The simplest results of a planned interim analysis are early stopping of the trial for futility or significant positive results that meet preset criteria or suspension for significant safety concerns.
A planned interim analysis may also lead to recommendations to modify aspects of study design, such as sample size, to deal with safety concerns or to optimize operations in other ways.
An unplanned interim analysis is not part of the prespecified trial design and can be triggered by ethical and/or safety concerns, any unanticipated event(s) (e.g., unusually high drop-out rate or unusually low enrollment rate), or at the sponsor’s discretion, as in this case.
Interim analyses are challenging in many ways and generally should be avoided. Every time the data are reviewed, there is a reduction in statistical power and an enhanced likelihood of introducing both type 1 and type 2 errors of interpretation. Further, interim analysis can introduce bias in study oversight.
Case study 3: Case of mortalities in an SCI surgical study
A special DSMB meeting was called to review two sequential mortalities at a single center in a multicenter acute neuroprotection clinical trial of a surgically delivered intervention. The underlying cause of death was deep venous thrombosis (DVT) and pulmonary embolization complicated by respiratory insufficiency that led to multiple ventricular arrhythmias in one subject and by fatal pneumonia in the other. According to the trial-stopping rules, the trial was placed on hold while an investigation of the medical events occurred. At the time of hold, the trial had accrued 13 of a planned 40 subjects across six sites with no prior mortalities.

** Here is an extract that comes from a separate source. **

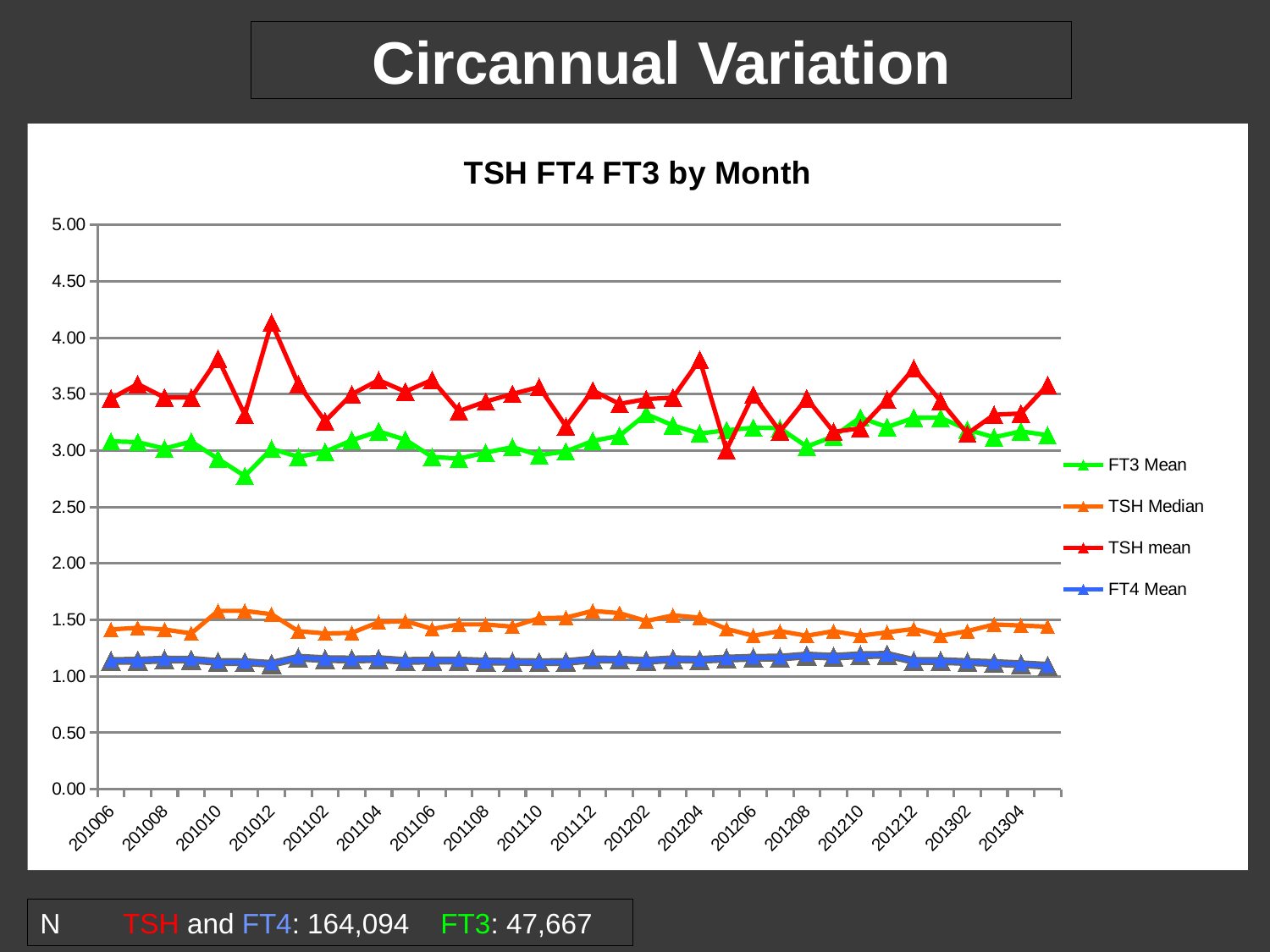
At 201006, which is larger: TSH mean or FT3 Mean? TSH mean Which series has the lowest values across the chart? FT4 Mean What kind of chart is shown on the slide? Line chart How many series does the legend list? 4 Is the peak value of TSH mean near 201011 greater or less than 4.00? greater At 201304, which is larger: TSH Median or FT4 Mean? TSH Median Which series has the highest values across the chart? TSH mean Is the value of TSH Median at 201010 greater or less than 2.00? less Which colour is used for the TSH mean series? Red Is the value of FT3 Mean at 201202 greater or less than 3.00? greater What is the title of the chart? TSH FT4 FT3 by Month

The DSMB sought to determine if there was a possible relationship between the spinal cord surgical intervention and the deaths. To make this analysis, detailed medical records were requested. In the investigation, some potential risk factors were identified. Firstly, both spinal surgeries associated with mortality had exceeded 10 hours in duration with large blood losses and intraoperative transfusion. One subject was 68 years old and the other was 52. One subject had a history of hypertension and a displaced femur fracture that was fixated in the same surgical session. The other had a high body mass index (BMI) and a smoking history. Neither had received anticoagulation prior to surgery.
After review, the DSMB determined that the deaths were not directly related to the clinical trial intervention but that the affected subjects had DVT risk factors and that failure to provide adequate perioperative anticoagulation could be a contributing factor, as well as age, BMI, and long bone fracture. Recommendations were provided to modify the clinical trial inclusion and exclusion criteria and to add a uniform DVT prophylaxis across the study. These were adopted by the trial steering committee.
Conflicts of Interest
The authors declare no conflicts of interest.